Supplied passage
····················
A Demand For Nonviolent Government
Governments have no right to hit, cage, or kill us. None.
Let's start with a simple idea. The state has no right to hit us. It has no right to cage us. It has no right to kill. If we're supposed to use nonviolent protest, why shouldn't the state be nonviolent with us? Isn't this, indeed, worth protesting for? I come to you with the idea of a satyagraha state.
We have been told that violence is the only way to organize governments, but prophets and philosophers have shown us there is another way. We have been told that any peaceful government will be violently overthrown, but if nonviolence can topple governments, couldn't it also prop them up?
The fact is that we have tried beating, torturing, caging, and killing our way to goodness for thousands of years and it doesn't work. State violence doesn't stop crime, it is itself more crime. It doesn't heal societies, it traumatizes them. We've been fighting fire with fire and everything is on fire. Why not try water?
I invite you to step out of the maya (illusion) of this historical moment (the scribblings of long-dead white men) and learn from Tolstoy, Angela Davis, Jesus, the Buddha, Confucius, and a flock of chickens. And from the simple way we try to raise our kids. Don't hit. Two wrongs don't make a right. There is another way.
The Congress Of Chickens
In the collection Worker's Tales, William Morris (1884) recounts the following meeting of a group of chickens long ago:
In the days before man had completely established his dominion over the animal world, the poultry of a certain country, unnamed in my record, met in solemn conference in the largest hall they could hire for their money: the period was serious, for it was drawing near Christmas, and the question in the debate partook of the gravity of the times; for, in short, various resolutions, the wording of which has not come down to us were to be moved on the all important subject, 'with what sauce shall we be eaten?'
There's a lot of debate until a rather battered-looking barn-door cock stands up and tremulously speaks.
"[He] blurted out in a trembling, shrieking voice not without a suspicion of tears in it; "In short I don't want to be eaten, at all: is it poss—"
But here a storm of disapproving cries broke out, amongst which could be heard loudest the words 'practical politics!' 'county franchise,' 'great liberal party,' 'municipal government for—Coxstead!'
After his departure the meeting ended in all harmony, and a resolution was passed with great enthusiasm that the conclusions come to as embodied in the foregoing resolutions should be engrossed and forwarded to the farmer's wife (or widow was it?) and the head poulterer.
A rumour has reached us that while there were doubts as to the sauce to be used in the serving up, slow stewing was settled on as the least revolutionary form of cookery.
And so here we are today. Slowly stewing in liberal democracies, as climate change turns up the heat. We talk about making this legal or that illegal, but we might as well be talking about being basted in white wine or red. Every law is violence in itself (we'll get to that). Ever constitution that preserves state violence is a menu, and we're on it. We're being eaten alive.
····················
Data section
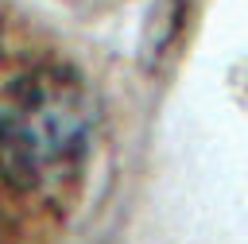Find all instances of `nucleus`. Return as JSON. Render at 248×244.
<instances>
[{"mask_svg":"<svg viewBox=\"0 0 248 244\" xmlns=\"http://www.w3.org/2000/svg\"><path fill=\"white\" fill-rule=\"evenodd\" d=\"M97 97L70 66H35L0 89V178L43 194L70 182L93 143Z\"/></svg>","mask_w":248,"mask_h":244,"instance_id":"1","label":"nucleus"},{"mask_svg":"<svg viewBox=\"0 0 248 244\" xmlns=\"http://www.w3.org/2000/svg\"><path fill=\"white\" fill-rule=\"evenodd\" d=\"M0 35H4V23H0Z\"/></svg>","mask_w":248,"mask_h":244,"instance_id":"2","label":"nucleus"}]
</instances>
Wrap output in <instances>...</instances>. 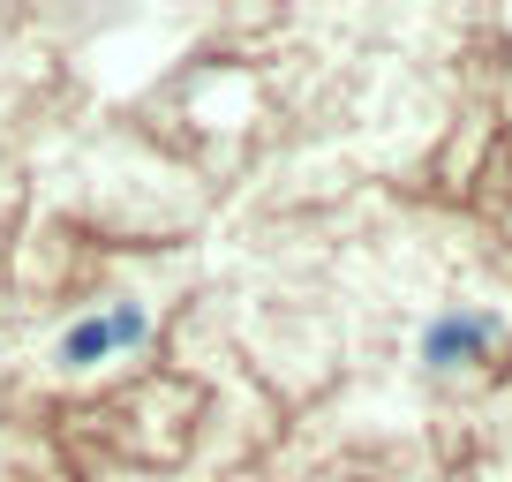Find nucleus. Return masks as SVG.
Returning a JSON list of instances; mask_svg holds the SVG:
<instances>
[{"label":"nucleus","mask_w":512,"mask_h":482,"mask_svg":"<svg viewBox=\"0 0 512 482\" xmlns=\"http://www.w3.org/2000/svg\"><path fill=\"white\" fill-rule=\"evenodd\" d=\"M490 339H497V317H437L430 339H422V354H430L437 370H452V362H475Z\"/></svg>","instance_id":"obj_2"},{"label":"nucleus","mask_w":512,"mask_h":482,"mask_svg":"<svg viewBox=\"0 0 512 482\" xmlns=\"http://www.w3.org/2000/svg\"><path fill=\"white\" fill-rule=\"evenodd\" d=\"M144 332H151V317H144L136 302H121L113 317H83V324H68L61 362H68V370H91V362H106L113 347H136Z\"/></svg>","instance_id":"obj_1"}]
</instances>
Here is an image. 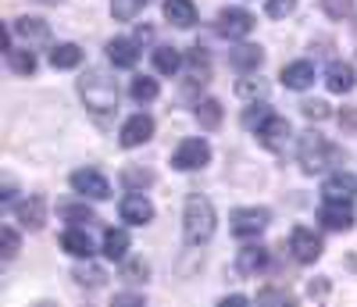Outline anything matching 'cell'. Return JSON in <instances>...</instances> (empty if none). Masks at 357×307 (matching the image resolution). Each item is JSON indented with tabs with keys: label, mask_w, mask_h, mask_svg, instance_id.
<instances>
[{
	"label": "cell",
	"mask_w": 357,
	"mask_h": 307,
	"mask_svg": "<svg viewBox=\"0 0 357 307\" xmlns=\"http://www.w3.org/2000/svg\"><path fill=\"white\" fill-rule=\"evenodd\" d=\"M79 93H82L86 107L93 111L100 121H107V118L118 111V86H114V79H111L107 72H100V68H89V72L79 79Z\"/></svg>",
	"instance_id": "1"
},
{
	"label": "cell",
	"mask_w": 357,
	"mask_h": 307,
	"mask_svg": "<svg viewBox=\"0 0 357 307\" xmlns=\"http://www.w3.org/2000/svg\"><path fill=\"white\" fill-rule=\"evenodd\" d=\"M183 236L190 247H204L215 236V204L204 193H190L186 197V211H183Z\"/></svg>",
	"instance_id": "2"
},
{
	"label": "cell",
	"mask_w": 357,
	"mask_h": 307,
	"mask_svg": "<svg viewBox=\"0 0 357 307\" xmlns=\"http://www.w3.org/2000/svg\"><path fill=\"white\" fill-rule=\"evenodd\" d=\"M296 158H301V168L307 172V175H314V172H325L329 165H336L343 154L325 140L321 133H314V129H307L301 140H296Z\"/></svg>",
	"instance_id": "3"
},
{
	"label": "cell",
	"mask_w": 357,
	"mask_h": 307,
	"mask_svg": "<svg viewBox=\"0 0 357 307\" xmlns=\"http://www.w3.org/2000/svg\"><path fill=\"white\" fill-rule=\"evenodd\" d=\"M207 161H211V147H207V140H183L175 147V154H172V168H178V172H197Z\"/></svg>",
	"instance_id": "4"
},
{
	"label": "cell",
	"mask_w": 357,
	"mask_h": 307,
	"mask_svg": "<svg viewBox=\"0 0 357 307\" xmlns=\"http://www.w3.org/2000/svg\"><path fill=\"white\" fill-rule=\"evenodd\" d=\"M268 214L264 207H240V211H232V236L236 239H254V236H261L264 229H268Z\"/></svg>",
	"instance_id": "5"
},
{
	"label": "cell",
	"mask_w": 357,
	"mask_h": 307,
	"mask_svg": "<svg viewBox=\"0 0 357 307\" xmlns=\"http://www.w3.org/2000/svg\"><path fill=\"white\" fill-rule=\"evenodd\" d=\"M215 29H218V36H225V40H243V36L254 33V15L243 11V8H225V11H218Z\"/></svg>",
	"instance_id": "6"
},
{
	"label": "cell",
	"mask_w": 357,
	"mask_h": 307,
	"mask_svg": "<svg viewBox=\"0 0 357 307\" xmlns=\"http://www.w3.org/2000/svg\"><path fill=\"white\" fill-rule=\"evenodd\" d=\"M72 190L89 197V200H107L111 197V182L100 172H93V168H79V172H72Z\"/></svg>",
	"instance_id": "7"
},
{
	"label": "cell",
	"mask_w": 357,
	"mask_h": 307,
	"mask_svg": "<svg viewBox=\"0 0 357 307\" xmlns=\"http://www.w3.org/2000/svg\"><path fill=\"white\" fill-rule=\"evenodd\" d=\"M289 250H293V257L301 261V264H314V261L321 257V239H318L311 229L296 225V229L289 232Z\"/></svg>",
	"instance_id": "8"
},
{
	"label": "cell",
	"mask_w": 357,
	"mask_h": 307,
	"mask_svg": "<svg viewBox=\"0 0 357 307\" xmlns=\"http://www.w3.org/2000/svg\"><path fill=\"white\" fill-rule=\"evenodd\" d=\"M118 214H122V222H129V225H146L154 218V204L143 193L129 190V197H122V204H118Z\"/></svg>",
	"instance_id": "9"
},
{
	"label": "cell",
	"mask_w": 357,
	"mask_h": 307,
	"mask_svg": "<svg viewBox=\"0 0 357 307\" xmlns=\"http://www.w3.org/2000/svg\"><path fill=\"white\" fill-rule=\"evenodd\" d=\"M318 222L333 232H347V229H354V207L340 204V200H325L318 207Z\"/></svg>",
	"instance_id": "10"
},
{
	"label": "cell",
	"mask_w": 357,
	"mask_h": 307,
	"mask_svg": "<svg viewBox=\"0 0 357 307\" xmlns=\"http://www.w3.org/2000/svg\"><path fill=\"white\" fill-rule=\"evenodd\" d=\"M154 136V118L151 114H132L129 121H126V126H122V133H118V140H122V147H143L146 140H151Z\"/></svg>",
	"instance_id": "11"
},
{
	"label": "cell",
	"mask_w": 357,
	"mask_h": 307,
	"mask_svg": "<svg viewBox=\"0 0 357 307\" xmlns=\"http://www.w3.org/2000/svg\"><path fill=\"white\" fill-rule=\"evenodd\" d=\"M289 121L282 118V114H272V118H268L264 121V126L257 129V140H261V147H268V150H286V143H289Z\"/></svg>",
	"instance_id": "12"
},
{
	"label": "cell",
	"mask_w": 357,
	"mask_h": 307,
	"mask_svg": "<svg viewBox=\"0 0 357 307\" xmlns=\"http://www.w3.org/2000/svg\"><path fill=\"white\" fill-rule=\"evenodd\" d=\"M354 193H357V179H354L350 172L329 175V179H325V186H321V197H325V200H340V204H350Z\"/></svg>",
	"instance_id": "13"
},
{
	"label": "cell",
	"mask_w": 357,
	"mask_h": 307,
	"mask_svg": "<svg viewBox=\"0 0 357 307\" xmlns=\"http://www.w3.org/2000/svg\"><path fill=\"white\" fill-rule=\"evenodd\" d=\"M229 65H232L236 72L250 75V72H257V68L264 65V50L254 47V43H240L236 50H229Z\"/></svg>",
	"instance_id": "14"
},
{
	"label": "cell",
	"mask_w": 357,
	"mask_h": 307,
	"mask_svg": "<svg viewBox=\"0 0 357 307\" xmlns=\"http://www.w3.org/2000/svg\"><path fill=\"white\" fill-rule=\"evenodd\" d=\"M61 250L72 254V257H86V261H89V257H93V239H89L86 229L72 225V229L61 232Z\"/></svg>",
	"instance_id": "15"
},
{
	"label": "cell",
	"mask_w": 357,
	"mask_h": 307,
	"mask_svg": "<svg viewBox=\"0 0 357 307\" xmlns=\"http://www.w3.org/2000/svg\"><path fill=\"white\" fill-rule=\"evenodd\" d=\"M354 82H357V75H354V65H350V61H333L329 72H325V86H329L333 93H350Z\"/></svg>",
	"instance_id": "16"
},
{
	"label": "cell",
	"mask_w": 357,
	"mask_h": 307,
	"mask_svg": "<svg viewBox=\"0 0 357 307\" xmlns=\"http://www.w3.org/2000/svg\"><path fill=\"white\" fill-rule=\"evenodd\" d=\"M161 11H165V18H168L172 25H178V29L197 25V8H193V0H165Z\"/></svg>",
	"instance_id": "17"
},
{
	"label": "cell",
	"mask_w": 357,
	"mask_h": 307,
	"mask_svg": "<svg viewBox=\"0 0 357 307\" xmlns=\"http://www.w3.org/2000/svg\"><path fill=\"white\" fill-rule=\"evenodd\" d=\"M139 43L136 40H111L107 43V57H111V65L114 68H136V61H139Z\"/></svg>",
	"instance_id": "18"
},
{
	"label": "cell",
	"mask_w": 357,
	"mask_h": 307,
	"mask_svg": "<svg viewBox=\"0 0 357 307\" xmlns=\"http://www.w3.org/2000/svg\"><path fill=\"white\" fill-rule=\"evenodd\" d=\"M314 82V65L311 61H293L282 68V86L286 89H307Z\"/></svg>",
	"instance_id": "19"
},
{
	"label": "cell",
	"mask_w": 357,
	"mask_h": 307,
	"mask_svg": "<svg viewBox=\"0 0 357 307\" xmlns=\"http://www.w3.org/2000/svg\"><path fill=\"white\" fill-rule=\"evenodd\" d=\"M18 222H22L25 229H43V222H47V204H43V197L22 200V204H18Z\"/></svg>",
	"instance_id": "20"
},
{
	"label": "cell",
	"mask_w": 357,
	"mask_h": 307,
	"mask_svg": "<svg viewBox=\"0 0 357 307\" xmlns=\"http://www.w3.org/2000/svg\"><path fill=\"white\" fill-rule=\"evenodd\" d=\"M268 264V250L264 247H243L236 254V271L240 275H261Z\"/></svg>",
	"instance_id": "21"
},
{
	"label": "cell",
	"mask_w": 357,
	"mask_h": 307,
	"mask_svg": "<svg viewBox=\"0 0 357 307\" xmlns=\"http://www.w3.org/2000/svg\"><path fill=\"white\" fill-rule=\"evenodd\" d=\"M11 29H15L18 36H25L29 43H47L50 40V25L43 18H18Z\"/></svg>",
	"instance_id": "22"
},
{
	"label": "cell",
	"mask_w": 357,
	"mask_h": 307,
	"mask_svg": "<svg viewBox=\"0 0 357 307\" xmlns=\"http://www.w3.org/2000/svg\"><path fill=\"white\" fill-rule=\"evenodd\" d=\"M129 254V232L126 229H107L104 232V257L107 261H126Z\"/></svg>",
	"instance_id": "23"
},
{
	"label": "cell",
	"mask_w": 357,
	"mask_h": 307,
	"mask_svg": "<svg viewBox=\"0 0 357 307\" xmlns=\"http://www.w3.org/2000/svg\"><path fill=\"white\" fill-rule=\"evenodd\" d=\"M186 65H190V79H193V82H207V79H211V57H207V50H204L200 43L190 47Z\"/></svg>",
	"instance_id": "24"
},
{
	"label": "cell",
	"mask_w": 357,
	"mask_h": 307,
	"mask_svg": "<svg viewBox=\"0 0 357 307\" xmlns=\"http://www.w3.org/2000/svg\"><path fill=\"white\" fill-rule=\"evenodd\" d=\"M50 65L54 68H79L82 65V50L75 43H57L50 50Z\"/></svg>",
	"instance_id": "25"
},
{
	"label": "cell",
	"mask_w": 357,
	"mask_h": 307,
	"mask_svg": "<svg viewBox=\"0 0 357 307\" xmlns=\"http://www.w3.org/2000/svg\"><path fill=\"white\" fill-rule=\"evenodd\" d=\"M129 93H132L136 104H151V100H158V79H151V75H136L132 86H129Z\"/></svg>",
	"instance_id": "26"
},
{
	"label": "cell",
	"mask_w": 357,
	"mask_h": 307,
	"mask_svg": "<svg viewBox=\"0 0 357 307\" xmlns=\"http://www.w3.org/2000/svg\"><path fill=\"white\" fill-rule=\"evenodd\" d=\"M154 68H158L161 75H175L178 68H183V57H178L175 47H158V50H154Z\"/></svg>",
	"instance_id": "27"
},
{
	"label": "cell",
	"mask_w": 357,
	"mask_h": 307,
	"mask_svg": "<svg viewBox=\"0 0 357 307\" xmlns=\"http://www.w3.org/2000/svg\"><path fill=\"white\" fill-rule=\"evenodd\" d=\"M197 121H200L204 129H218V126H222V104L211 100V97L200 100V104H197Z\"/></svg>",
	"instance_id": "28"
},
{
	"label": "cell",
	"mask_w": 357,
	"mask_h": 307,
	"mask_svg": "<svg viewBox=\"0 0 357 307\" xmlns=\"http://www.w3.org/2000/svg\"><path fill=\"white\" fill-rule=\"evenodd\" d=\"M57 214H61L65 222H72V225H89V222H97V214L89 211L86 204H61V207H57Z\"/></svg>",
	"instance_id": "29"
},
{
	"label": "cell",
	"mask_w": 357,
	"mask_h": 307,
	"mask_svg": "<svg viewBox=\"0 0 357 307\" xmlns=\"http://www.w3.org/2000/svg\"><path fill=\"white\" fill-rule=\"evenodd\" d=\"M8 65H11V72H18V75H33V72H36V54H33V50H11V54H8Z\"/></svg>",
	"instance_id": "30"
},
{
	"label": "cell",
	"mask_w": 357,
	"mask_h": 307,
	"mask_svg": "<svg viewBox=\"0 0 357 307\" xmlns=\"http://www.w3.org/2000/svg\"><path fill=\"white\" fill-rule=\"evenodd\" d=\"M143 8H146V0H111V15L118 22H132Z\"/></svg>",
	"instance_id": "31"
},
{
	"label": "cell",
	"mask_w": 357,
	"mask_h": 307,
	"mask_svg": "<svg viewBox=\"0 0 357 307\" xmlns=\"http://www.w3.org/2000/svg\"><path fill=\"white\" fill-rule=\"evenodd\" d=\"M272 114H275V111H272V107H268L264 100H261V104H250V107L243 111V126L257 133V129H261V126H264V121H268V118H272Z\"/></svg>",
	"instance_id": "32"
},
{
	"label": "cell",
	"mask_w": 357,
	"mask_h": 307,
	"mask_svg": "<svg viewBox=\"0 0 357 307\" xmlns=\"http://www.w3.org/2000/svg\"><path fill=\"white\" fill-rule=\"evenodd\" d=\"M122 182H126V190H143V186H151V182H154V172L126 168V172H122Z\"/></svg>",
	"instance_id": "33"
},
{
	"label": "cell",
	"mask_w": 357,
	"mask_h": 307,
	"mask_svg": "<svg viewBox=\"0 0 357 307\" xmlns=\"http://www.w3.org/2000/svg\"><path fill=\"white\" fill-rule=\"evenodd\" d=\"M104 279H107V275H104L100 268H75V283H79V286L97 290V286H104Z\"/></svg>",
	"instance_id": "34"
},
{
	"label": "cell",
	"mask_w": 357,
	"mask_h": 307,
	"mask_svg": "<svg viewBox=\"0 0 357 307\" xmlns=\"http://www.w3.org/2000/svg\"><path fill=\"white\" fill-rule=\"evenodd\" d=\"M236 93H240V97H264L268 82L264 79H240V82H236Z\"/></svg>",
	"instance_id": "35"
},
{
	"label": "cell",
	"mask_w": 357,
	"mask_h": 307,
	"mask_svg": "<svg viewBox=\"0 0 357 307\" xmlns=\"http://www.w3.org/2000/svg\"><path fill=\"white\" fill-rule=\"evenodd\" d=\"M0 243H4V250H0V257L11 261V257L18 254V232H15L11 225H4V229H0Z\"/></svg>",
	"instance_id": "36"
},
{
	"label": "cell",
	"mask_w": 357,
	"mask_h": 307,
	"mask_svg": "<svg viewBox=\"0 0 357 307\" xmlns=\"http://www.w3.org/2000/svg\"><path fill=\"white\" fill-rule=\"evenodd\" d=\"M264 11H268V18H286L296 11V0H268Z\"/></svg>",
	"instance_id": "37"
},
{
	"label": "cell",
	"mask_w": 357,
	"mask_h": 307,
	"mask_svg": "<svg viewBox=\"0 0 357 307\" xmlns=\"http://www.w3.org/2000/svg\"><path fill=\"white\" fill-rule=\"evenodd\" d=\"M301 111H304V118H311V121L329 118V104H325V100H304V104H301Z\"/></svg>",
	"instance_id": "38"
},
{
	"label": "cell",
	"mask_w": 357,
	"mask_h": 307,
	"mask_svg": "<svg viewBox=\"0 0 357 307\" xmlns=\"http://www.w3.org/2000/svg\"><path fill=\"white\" fill-rule=\"evenodd\" d=\"M122 275H126V279H129V283H143V279H146V275H151V268H146V261H129Z\"/></svg>",
	"instance_id": "39"
},
{
	"label": "cell",
	"mask_w": 357,
	"mask_h": 307,
	"mask_svg": "<svg viewBox=\"0 0 357 307\" xmlns=\"http://www.w3.org/2000/svg\"><path fill=\"white\" fill-rule=\"evenodd\" d=\"M321 4H325V11H329L333 18H350V0H321Z\"/></svg>",
	"instance_id": "40"
},
{
	"label": "cell",
	"mask_w": 357,
	"mask_h": 307,
	"mask_svg": "<svg viewBox=\"0 0 357 307\" xmlns=\"http://www.w3.org/2000/svg\"><path fill=\"white\" fill-rule=\"evenodd\" d=\"M257 300H289V293H275V290H264V293H257Z\"/></svg>",
	"instance_id": "41"
},
{
	"label": "cell",
	"mask_w": 357,
	"mask_h": 307,
	"mask_svg": "<svg viewBox=\"0 0 357 307\" xmlns=\"http://www.w3.org/2000/svg\"><path fill=\"white\" fill-rule=\"evenodd\" d=\"M0 200H4V204H11V200H15V182H11V179L4 182V193H0Z\"/></svg>",
	"instance_id": "42"
},
{
	"label": "cell",
	"mask_w": 357,
	"mask_h": 307,
	"mask_svg": "<svg viewBox=\"0 0 357 307\" xmlns=\"http://www.w3.org/2000/svg\"><path fill=\"white\" fill-rule=\"evenodd\" d=\"M325 290H329V286H325V283H311V286H307V293H311V297H321Z\"/></svg>",
	"instance_id": "43"
},
{
	"label": "cell",
	"mask_w": 357,
	"mask_h": 307,
	"mask_svg": "<svg viewBox=\"0 0 357 307\" xmlns=\"http://www.w3.org/2000/svg\"><path fill=\"white\" fill-rule=\"evenodd\" d=\"M222 304H247V297H240V293H232V297H225Z\"/></svg>",
	"instance_id": "44"
},
{
	"label": "cell",
	"mask_w": 357,
	"mask_h": 307,
	"mask_svg": "<svg viewBox=\"0 0 357 307\" xmlns=\"http://www.w3.org/2000/svg\"><path fill=\"white\" fill-rule=\"evenodd\" d=\"M40 4H57V0H40Z\"/></svg>",
	"instance_id": "45"
}]
</instances>
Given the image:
····················
Jobs
**1.** In the essay on nonviolent government, what cooking method did the chickens settle on as the least revolutionary?
**2.** Please carry the essay on nonviolent government forward from its final sentence.
The records come from a separate source.

Results in order
**1.** Slow stewing.

**2.**
Leviathan
Who is eating us? Let's call him Leviathan. Leviathan is the Mighty Morphin Power Rangers model of governance. All of our (implied) consent combines into a giant, fighting Megazord called a state. We need this deadly robot because the world is full of scary monsters (other people) and without the state's violent protection we'd be at constant war. It's a protection racket. Hobbes himself says so:
Like much of the Enwhitenment, these ideas pose as pure rationality, but it's just an ideology like any other. There is no anthropological proof of constant warfare in a 'state of nature'. In fact, 'modern' European states have been the most violent and warlike in the history of the world.
Every age has its mythology to justify violence and this is just the latest one. In lieu of 'the Sun God said I could hit you and take your shit' we get 'I am Leviathan, Megazord of human beings'. It sounds dumb when I put it this way (because it is) but we still believe this.
Even in modern democracies, we generally accept that the state has some right to eat us, and we debate mainly about the sauce (read me my rights! eat that person first!) and choose between chefs. We rarely ask the obvious question.
What if the Leviathan did not eat us at all?
Tolstoy
I was introduced to this idea through Leo Tolstoy. His thesis is simple. The state has no right to violence over us at all. None. He tears up the social contract, kicks Leviathan in the dick, and overturns the whole pot. All metaphorically of course, Tolstoy was nonviolent. Leo doesn't just attack bad laws. He attacks the rule of law itself.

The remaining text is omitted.